Apprenticeships have been a hot topic for years in state governments. As an investment in a four-year degree has become increasingly costly, many states have been pushing students and youth to pursue apprenticeship opportunities. This trend continued throughout 2021.
Delaware’s promotion of apprenticeship included passing House Bill 166, which establishes the Elevate Delaware Program. The goal is to provide payments of up to $10,000 for tuition and other expenses for individuals to attend an approved non-credit certificate program. Delaware also established the Focus on Alternative Skills Training Program which pays tuition for students seeking a non-degree credit certificate program that provides industry-accepted skills training and certification.
Tennessee also jumped into the apprenticeship ring through House Bill 771, which creates the Office of Apprenticeship and the Tennessee Apprenticeship Council. The office is tasked with creating a nationally recognized apprenticeship program in Tennessee while the Apprenticeship Council advises the office and promotes apprenticeships throughout the state.
Other notable legislation:
- CA AB 340: Allows loans for registered apprenticeships to be tax-deductible.
- NJ SB 973: Establishes a peer-to-peer statewide apprenticeship mentoring program for underrepresented communities, such as women, minorities and those with disabilities.

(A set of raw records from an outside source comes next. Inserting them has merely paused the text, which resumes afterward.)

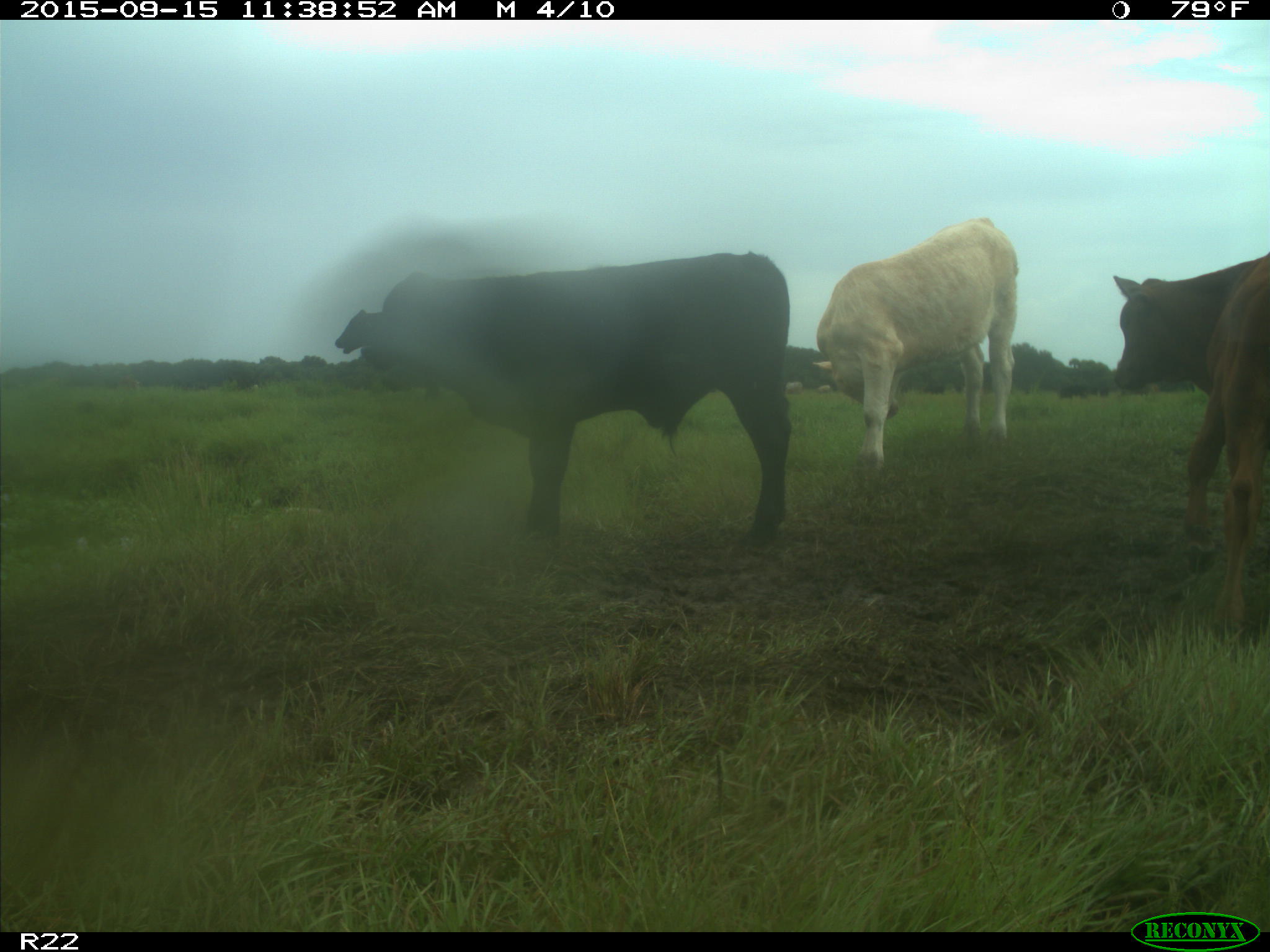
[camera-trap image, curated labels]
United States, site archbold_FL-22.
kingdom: Animalia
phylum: Chordata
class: Mammalia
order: Artiodactyla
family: Bovidae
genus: Bos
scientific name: Bos taurus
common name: domestic cow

- IA HF 559: Allows business sponsors of apprenticeship programs to receive financial assistance if they meet certain conditions.
Emerging Technology and Green Initiatives
One way workforce development has expanded in recent years is through the growth in emerging technologies, including those designed to be clean alternatives to existing technology. Georgia has focused on employing people in emerging industries. House Bill 762 creates the Fulton Technology and Energy Enhancement Authority with the goal of helping alleviate poverty in Fulton County, in part through the creation of jobs in nontraditional trades such as technology and energy.
Hawaii is also pushing people into these new areas. House Bill 1176 creates a jobs corps program through funding from the American Rescue Plan Act. This program aims to ease unemployment in the aftermath of the pandemic as well as teach new skills to the youth and unemployed.
Other Notable Legislation:
- IL SB 2408: Appropriates money to their energy transition fund. Some of this money goes toward pre-apprenticeship and workforce development programs geared towards the transition to clean energy.
- WA SB 5126: Provides support for workers affected by the switch to low carbon systems and technology.
Education, childcare, and health care were among the industries hardest hit by the pandemic. To ease workforce shortages and create employment opportunities, lawmakers introduced or passed legislation to address some of these industries specifically
Some states appropriated millions of dollars for workforce development. Through Senate Bill 3990, New Jersey appropriated $15.5 million of ARPA funds to workforce development for childcare workers. Other states, like Oklahoma and Rhode Island, appropriated funds to workforce development for nurses.
Other notable bills:
- NE L 324: Provides funding for workforce development for meat inspectors.
- MN HB 2: Education Omnibus Bill that includes an evidence-based workforce development program for teachers.
- TN SB 677: Creates a taskforce relating to all issues in childcare, including workforce development.